# start of Material shown
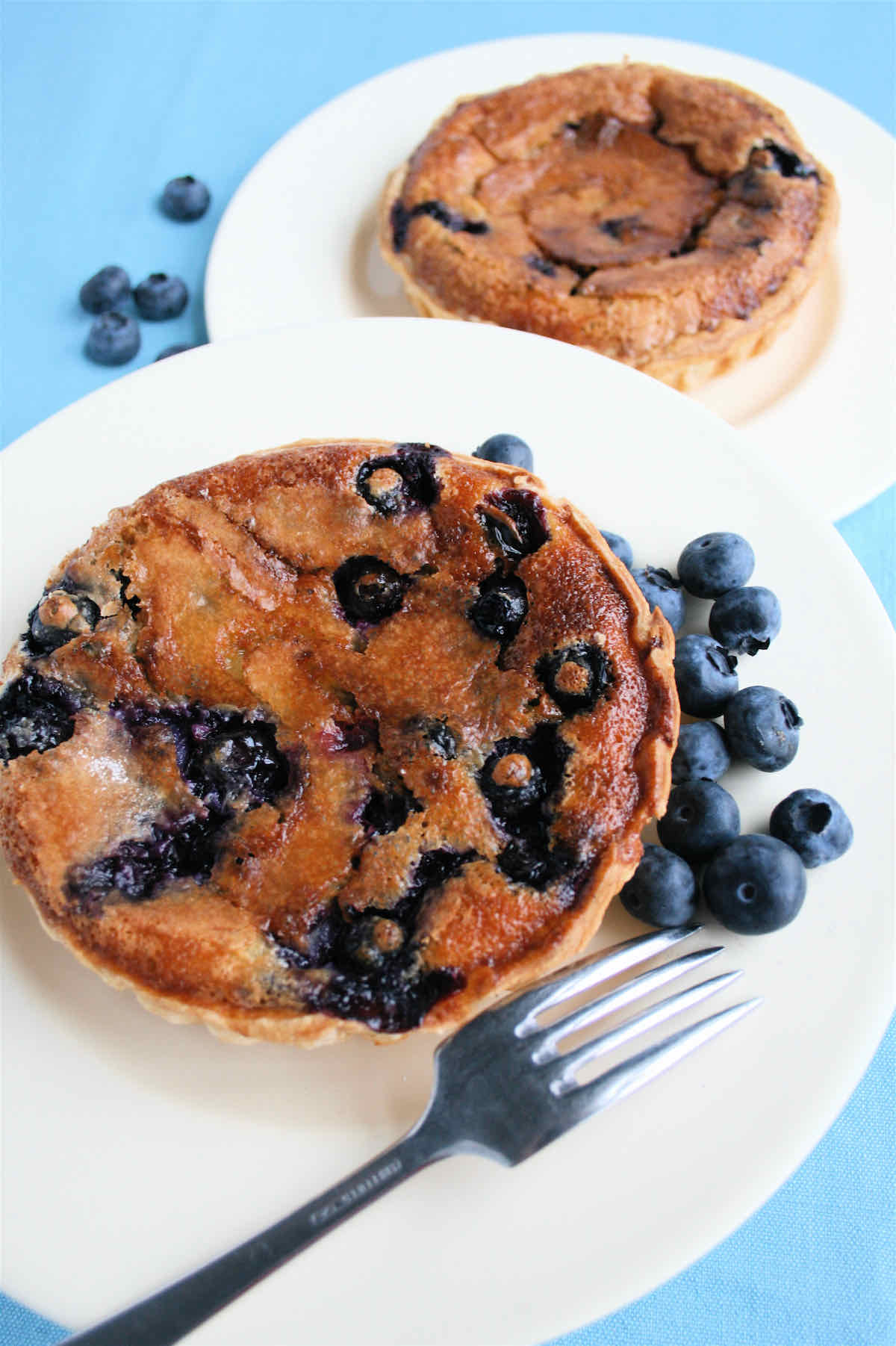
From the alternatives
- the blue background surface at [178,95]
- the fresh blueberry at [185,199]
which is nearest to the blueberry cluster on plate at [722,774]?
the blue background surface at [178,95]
# end of Material shown
# start of Material shown
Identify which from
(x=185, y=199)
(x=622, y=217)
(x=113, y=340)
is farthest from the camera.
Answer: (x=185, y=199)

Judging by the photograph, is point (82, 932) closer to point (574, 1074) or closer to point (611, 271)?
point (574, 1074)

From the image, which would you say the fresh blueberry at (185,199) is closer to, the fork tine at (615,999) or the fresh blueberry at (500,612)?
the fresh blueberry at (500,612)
# end of Material shown
◆ Objective:
Select each line of the entries above that contains the word "which". Case counts, so match only that exact capitalization.

◆ Task answer:
which is nearest to the blueberry cluster on plate at [722,774]?
Identify which from
From the image, which would you say the fresh blueberry at (185,199) is closer to, the fork tine at (615,999) or the fresh blueberry at (500,612)?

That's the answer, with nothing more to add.